Pages

Hidup Adalah Pilihan

Selasa, 17 Januari 2017


Setiap orang yang kita temui adalah guru kehidupan.  Tanpa disadari atau tidak ada banyak hal yang bisa kita ambil ilmunya.  Begitupun nenek tua yang sedang merapikan kardus-kardus di bawah jembatan, depan China Travel, tempatku janjian bertemu Lisa. Di sebelahnya, perempuan yang lebih muda, dengan pakaian kumal memijati tengkuk nenek itu. Anganku melayang jauh ke tanah kelahiranku. Di sana, entah berapa ribu jiwa melakukan hal serupa. Kerasnya kehidupan seringkali membuat banyak jiwa tak memiliki banyak pilihan. Melihatnya ada semacam perasaan malu betapa tak tau dirinya jika keluhan masih saja ada, sementara usia masih memiliki banyak kesempatan untuk berkarya. 

"Hi Alfa!" Suara Lisa yang ceria membuyarkan lamunanku.Lisa adalah sahabat Mom yang baru datang dari London.  Perempuan di pertengahan empat puluhan yang masih terlihat muda dan cantik. Siapa yang pernah menyangka ia juga pernah mengalami nasib seperti nenek tua itu?

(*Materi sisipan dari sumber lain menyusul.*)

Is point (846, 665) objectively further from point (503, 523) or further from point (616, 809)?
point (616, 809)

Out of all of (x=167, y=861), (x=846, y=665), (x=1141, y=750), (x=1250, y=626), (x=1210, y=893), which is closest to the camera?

Tidak ada yang pernah menduga. Seandainya dia yang tak cerita, rasanya sukar dipercaya. Jauh sebelum ia di bawa suami keduanya ke London, Lisa dan anak-anaknya menjadi korban seorang lelaki yang tak bertanggung jawab. Sebagai pengantin asing di Hong Kong, semenjak ayah anak-anaknya pergi, Lisa berjuang sendirian. Mereka tinggal di rumah kumuh di bawah jembatan layang tak jauh dari tempatku tinggal sekarang. Demi dua anak yang masih kecil, Lisa menguatkan diri. Sampai sebuah peristiwa, membuatnya tak sanggup lagi bertahan  dan balek keTianjin, China.

Ternyata, di titik nadir inilah sang takdir membawanya bertemu lelaki yang kini menjadi suaminya. Ia bersama kedua anaknya diboyong ke London, dan kehidupan mereka berubah total.
Setelah urusan selesai, kami berpisah.

 Sambil menunggu bis yang akan membawaku pulang, iseng-iseng masuk ke Rajawali untuk menikmati koran gratis.  Dan tak kusangka, di meja kasir, seorang sahabat yang telah puluhan tahun tak jumpa, berada di sana.
Dari penampilan dan pekerjaan, aku yakin dia pun telah menjadi warga sini. Dan tak perlu menunggu lama, setelah bertukar kabar ia berujar, "Aku sudah memutuskan untuk menikah dan tinggal di sini, Fa."

Yaah! Apapun kisah yang mereka eja, semua adalah pilihan mereka. Dan sebaik baik pilihan adalah yang membuat-Nya ridha. Hal ini mengingatkan obrolanku dengan Mbak pada suatu hari saat ngobrol dari hati ke hati...

"Kita beruntung. Semua yang pernah kita alami sedari kecil, remaja, hingga kini menjelang senja merupakan rencana dan kemauan Tuhan atas hidup kita. Melalui kesulitan dan air mata kita membangun karakter dan mendapatkan nilai-nilai yang menjadi bekal perjalanan. Kita tak gampang menuduh orang lain atau menghakimi  pilihannya, karena kita pernah mengalami betapa hidup seringkalinya menepikan langkah pada tikungan tajam yang seakan tak menyediakan pilihan kemana arah dan langkah mesti dikayuh. Di titik itu bukankah kita benar-benar luluh dan sadar bahwa satu-satunya tempat bersandar dan mengadu hanyalah pemilik jiwa raga? Kalau seseorang memilih jalan yang berbeda bisa saja itu memang sudah kehendak-Nya agar kita bisa belajar dan bercermin dari sana. Kita tidak pernah tahu apakah keadaan itu baik atau tidak baik dari penilaian luar saja. Terkadang sesuatu yang nampak menyenangkan itu justru menjauhkan langkah dan hati kita dari kebaikan, pun sebaliknya, di balik segala ketidakmudahan dan kepahitan ternyata tersembunyi mutiara."